[Records of spatial reasoning questions]
** start **

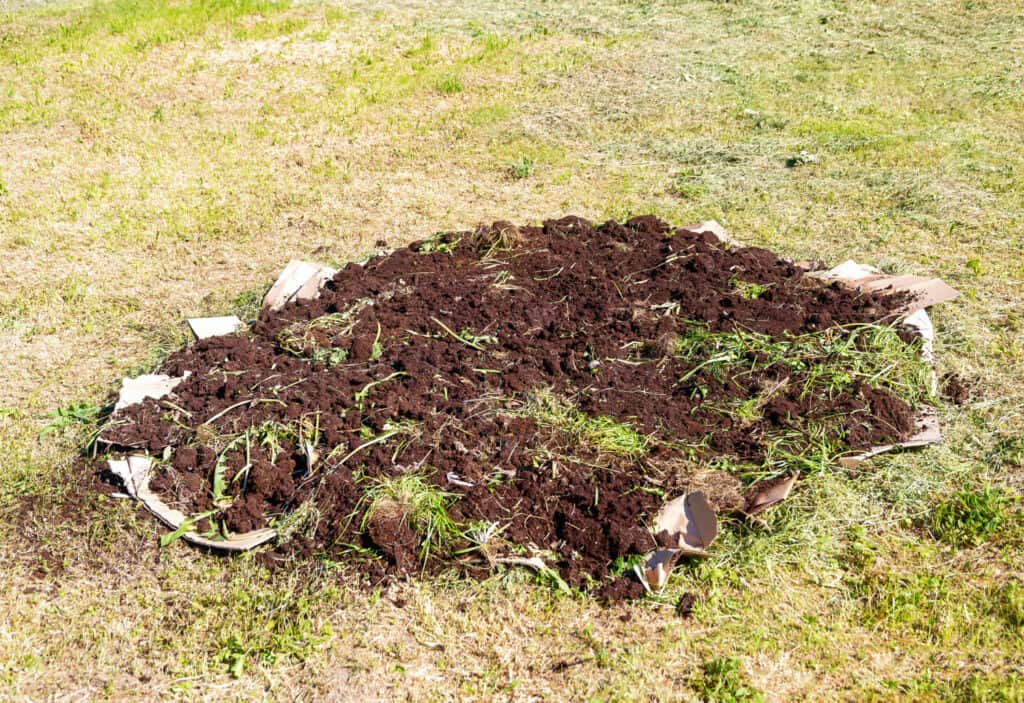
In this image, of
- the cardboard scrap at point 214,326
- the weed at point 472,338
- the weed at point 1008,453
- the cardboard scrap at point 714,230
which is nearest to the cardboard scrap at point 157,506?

** end **
** start **

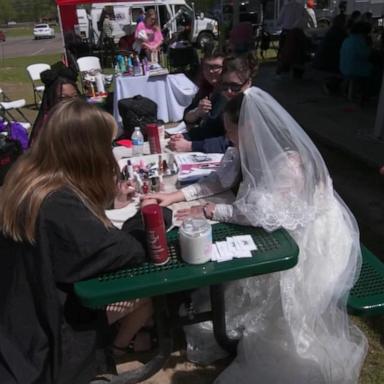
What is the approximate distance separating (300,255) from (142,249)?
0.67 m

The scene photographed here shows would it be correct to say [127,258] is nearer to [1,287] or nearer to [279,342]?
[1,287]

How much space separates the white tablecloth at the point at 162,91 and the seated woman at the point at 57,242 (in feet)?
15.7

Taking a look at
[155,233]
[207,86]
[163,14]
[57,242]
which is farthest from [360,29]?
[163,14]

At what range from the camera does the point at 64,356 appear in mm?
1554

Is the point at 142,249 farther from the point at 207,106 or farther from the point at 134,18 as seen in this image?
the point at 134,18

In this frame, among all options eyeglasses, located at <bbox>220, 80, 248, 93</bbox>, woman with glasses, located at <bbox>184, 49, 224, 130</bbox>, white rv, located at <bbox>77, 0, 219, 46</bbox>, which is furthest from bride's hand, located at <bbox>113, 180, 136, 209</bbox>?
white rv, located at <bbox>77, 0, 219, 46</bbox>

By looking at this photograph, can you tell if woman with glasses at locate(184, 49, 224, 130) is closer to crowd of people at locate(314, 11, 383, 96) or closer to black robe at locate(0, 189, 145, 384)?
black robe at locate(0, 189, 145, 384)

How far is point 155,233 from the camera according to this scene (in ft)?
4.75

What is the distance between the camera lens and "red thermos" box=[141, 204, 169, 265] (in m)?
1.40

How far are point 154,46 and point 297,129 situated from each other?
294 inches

** end **

- _Directions for this task_
Write out everything from the line containing "In this image, of" down to the line containing "which is nearest" in the data above as a numbered list, leaving out any blank lines.

- _Solution to this problem_
1. In this image, of
2. - the cardboard scrap at point 214,326
3. - the weed at point 472,338
4. - the weed at point 1008,453
5. - the cardboard scrap at point 714,230
6. which is nearest to the cardboard scrap at point 157,506?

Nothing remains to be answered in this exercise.